C’est à cette époque que Cazère rencontra la Mère Supérieure de Taio Haf (en 1915) aux Iles Marquises. Elle était alors âgée de 70 ans et avait reçu la visite des deux croiseurs et de l’amiral allemand à qui elle fit payer 100 pièces en or de 20 marks les vivres et le ravitaillement qu’il avait exigé, sans toutefois aller au-dessus de ses possibilités.
Cazère a relaté dans ses écrits tous les souvenirs remarquables de cette navigation pleine de charme et d’imprévus.
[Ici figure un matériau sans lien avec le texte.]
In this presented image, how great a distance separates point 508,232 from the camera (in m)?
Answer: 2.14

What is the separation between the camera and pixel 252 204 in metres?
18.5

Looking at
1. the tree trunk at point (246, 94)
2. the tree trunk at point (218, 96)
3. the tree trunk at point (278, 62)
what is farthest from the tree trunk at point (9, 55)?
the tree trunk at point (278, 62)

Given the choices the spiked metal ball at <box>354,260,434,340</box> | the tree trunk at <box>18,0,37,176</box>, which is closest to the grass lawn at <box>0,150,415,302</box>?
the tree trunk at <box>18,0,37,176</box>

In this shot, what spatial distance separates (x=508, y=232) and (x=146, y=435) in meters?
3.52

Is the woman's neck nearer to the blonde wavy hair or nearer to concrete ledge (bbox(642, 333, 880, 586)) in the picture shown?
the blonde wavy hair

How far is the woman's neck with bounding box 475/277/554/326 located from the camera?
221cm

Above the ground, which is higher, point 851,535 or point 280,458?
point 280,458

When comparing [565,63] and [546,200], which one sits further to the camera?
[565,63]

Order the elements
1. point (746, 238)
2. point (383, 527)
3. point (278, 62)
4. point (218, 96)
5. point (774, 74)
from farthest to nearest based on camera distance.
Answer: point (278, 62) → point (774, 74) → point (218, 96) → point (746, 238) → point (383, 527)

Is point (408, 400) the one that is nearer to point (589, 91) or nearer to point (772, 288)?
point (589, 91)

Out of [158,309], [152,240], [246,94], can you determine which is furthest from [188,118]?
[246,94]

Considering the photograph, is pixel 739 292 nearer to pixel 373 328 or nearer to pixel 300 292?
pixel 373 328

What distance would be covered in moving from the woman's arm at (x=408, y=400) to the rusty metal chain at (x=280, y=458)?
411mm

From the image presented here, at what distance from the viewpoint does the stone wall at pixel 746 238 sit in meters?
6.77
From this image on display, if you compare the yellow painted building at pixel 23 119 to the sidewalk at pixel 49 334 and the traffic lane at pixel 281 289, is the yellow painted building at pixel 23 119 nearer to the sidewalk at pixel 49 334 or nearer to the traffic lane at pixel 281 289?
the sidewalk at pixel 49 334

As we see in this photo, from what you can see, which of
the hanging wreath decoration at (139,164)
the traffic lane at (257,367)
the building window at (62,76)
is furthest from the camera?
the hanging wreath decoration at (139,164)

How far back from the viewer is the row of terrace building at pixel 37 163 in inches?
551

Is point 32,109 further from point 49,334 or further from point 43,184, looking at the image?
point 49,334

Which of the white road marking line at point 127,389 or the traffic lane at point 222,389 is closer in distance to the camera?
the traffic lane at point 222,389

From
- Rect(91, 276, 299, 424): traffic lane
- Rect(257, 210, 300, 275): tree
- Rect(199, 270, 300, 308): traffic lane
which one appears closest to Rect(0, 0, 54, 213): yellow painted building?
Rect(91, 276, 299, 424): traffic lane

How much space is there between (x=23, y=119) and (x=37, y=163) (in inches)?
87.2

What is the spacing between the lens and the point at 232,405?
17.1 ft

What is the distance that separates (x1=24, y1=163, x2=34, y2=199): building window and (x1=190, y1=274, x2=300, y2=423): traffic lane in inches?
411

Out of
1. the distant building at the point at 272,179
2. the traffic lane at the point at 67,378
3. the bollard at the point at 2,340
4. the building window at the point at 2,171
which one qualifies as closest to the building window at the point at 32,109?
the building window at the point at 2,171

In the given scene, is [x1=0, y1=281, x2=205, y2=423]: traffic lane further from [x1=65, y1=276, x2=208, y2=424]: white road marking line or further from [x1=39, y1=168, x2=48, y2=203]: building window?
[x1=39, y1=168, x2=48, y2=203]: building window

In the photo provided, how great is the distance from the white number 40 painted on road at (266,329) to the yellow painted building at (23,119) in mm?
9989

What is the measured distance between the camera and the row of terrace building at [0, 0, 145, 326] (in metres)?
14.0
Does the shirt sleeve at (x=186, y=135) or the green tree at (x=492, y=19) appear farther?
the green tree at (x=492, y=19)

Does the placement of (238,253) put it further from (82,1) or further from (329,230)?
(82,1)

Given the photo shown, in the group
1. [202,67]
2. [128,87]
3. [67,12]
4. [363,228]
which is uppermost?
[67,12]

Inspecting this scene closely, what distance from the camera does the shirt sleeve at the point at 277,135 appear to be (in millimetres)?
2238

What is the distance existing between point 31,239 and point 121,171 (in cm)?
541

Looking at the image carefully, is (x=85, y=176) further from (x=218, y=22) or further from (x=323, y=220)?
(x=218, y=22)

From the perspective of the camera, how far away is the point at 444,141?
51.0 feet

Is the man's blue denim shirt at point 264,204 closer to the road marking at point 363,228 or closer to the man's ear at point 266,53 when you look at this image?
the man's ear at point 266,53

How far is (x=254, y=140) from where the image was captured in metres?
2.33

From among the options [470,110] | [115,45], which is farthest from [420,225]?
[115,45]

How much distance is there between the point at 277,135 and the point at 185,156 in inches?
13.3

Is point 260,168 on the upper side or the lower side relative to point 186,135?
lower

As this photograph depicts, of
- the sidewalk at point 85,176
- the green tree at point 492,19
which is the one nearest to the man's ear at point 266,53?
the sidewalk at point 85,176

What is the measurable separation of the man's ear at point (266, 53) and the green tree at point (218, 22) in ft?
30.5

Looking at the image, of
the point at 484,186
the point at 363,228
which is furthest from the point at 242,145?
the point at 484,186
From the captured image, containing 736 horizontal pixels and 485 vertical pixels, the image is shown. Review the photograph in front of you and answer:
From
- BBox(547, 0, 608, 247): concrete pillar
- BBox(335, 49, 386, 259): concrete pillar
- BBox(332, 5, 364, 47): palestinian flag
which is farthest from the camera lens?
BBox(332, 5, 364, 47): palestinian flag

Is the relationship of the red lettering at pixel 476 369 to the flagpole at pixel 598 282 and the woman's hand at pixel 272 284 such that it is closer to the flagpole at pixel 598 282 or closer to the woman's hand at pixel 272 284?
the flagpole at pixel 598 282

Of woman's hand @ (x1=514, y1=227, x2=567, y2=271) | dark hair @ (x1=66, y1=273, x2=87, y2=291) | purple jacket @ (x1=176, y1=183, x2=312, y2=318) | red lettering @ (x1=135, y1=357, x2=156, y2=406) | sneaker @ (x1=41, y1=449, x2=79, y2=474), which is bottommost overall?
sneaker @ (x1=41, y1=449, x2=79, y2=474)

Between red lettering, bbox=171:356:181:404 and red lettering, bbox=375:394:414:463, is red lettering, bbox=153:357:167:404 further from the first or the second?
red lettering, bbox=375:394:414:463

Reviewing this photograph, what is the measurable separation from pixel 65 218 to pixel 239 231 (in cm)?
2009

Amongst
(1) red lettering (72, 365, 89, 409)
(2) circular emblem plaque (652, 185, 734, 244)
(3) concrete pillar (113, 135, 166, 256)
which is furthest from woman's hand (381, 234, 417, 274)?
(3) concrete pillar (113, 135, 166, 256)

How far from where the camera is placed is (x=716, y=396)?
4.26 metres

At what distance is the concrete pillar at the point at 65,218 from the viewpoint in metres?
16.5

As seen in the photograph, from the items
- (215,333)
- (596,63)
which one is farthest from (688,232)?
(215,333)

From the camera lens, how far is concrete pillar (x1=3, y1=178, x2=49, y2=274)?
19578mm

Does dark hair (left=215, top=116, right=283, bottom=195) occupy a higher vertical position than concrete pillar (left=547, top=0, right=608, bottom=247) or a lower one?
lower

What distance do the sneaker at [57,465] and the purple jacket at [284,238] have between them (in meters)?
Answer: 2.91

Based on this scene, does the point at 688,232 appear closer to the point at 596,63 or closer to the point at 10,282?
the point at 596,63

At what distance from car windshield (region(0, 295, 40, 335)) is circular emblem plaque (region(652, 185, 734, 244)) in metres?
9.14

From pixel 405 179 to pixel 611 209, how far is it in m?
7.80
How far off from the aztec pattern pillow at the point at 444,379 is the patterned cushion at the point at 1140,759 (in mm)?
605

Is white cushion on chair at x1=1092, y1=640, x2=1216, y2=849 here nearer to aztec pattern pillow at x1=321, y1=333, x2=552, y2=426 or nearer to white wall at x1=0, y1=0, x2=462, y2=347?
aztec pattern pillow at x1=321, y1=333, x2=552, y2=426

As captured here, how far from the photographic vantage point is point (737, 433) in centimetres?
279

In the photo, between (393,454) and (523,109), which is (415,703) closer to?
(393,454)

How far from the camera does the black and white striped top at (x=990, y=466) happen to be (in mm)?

Il quitte, la navigation active à 55 ans pour le pilotage du port de Bayonne, où il a terminé par une retraite active sa belle carrière de marin à laquelle ses plus jeunes camarades rendent hommage avec les souvenirs de son dévouement sans bornes à l’Amicale des Cap Horniers.
(Reçu de notre camarade Lamiotte de Bordeaux.).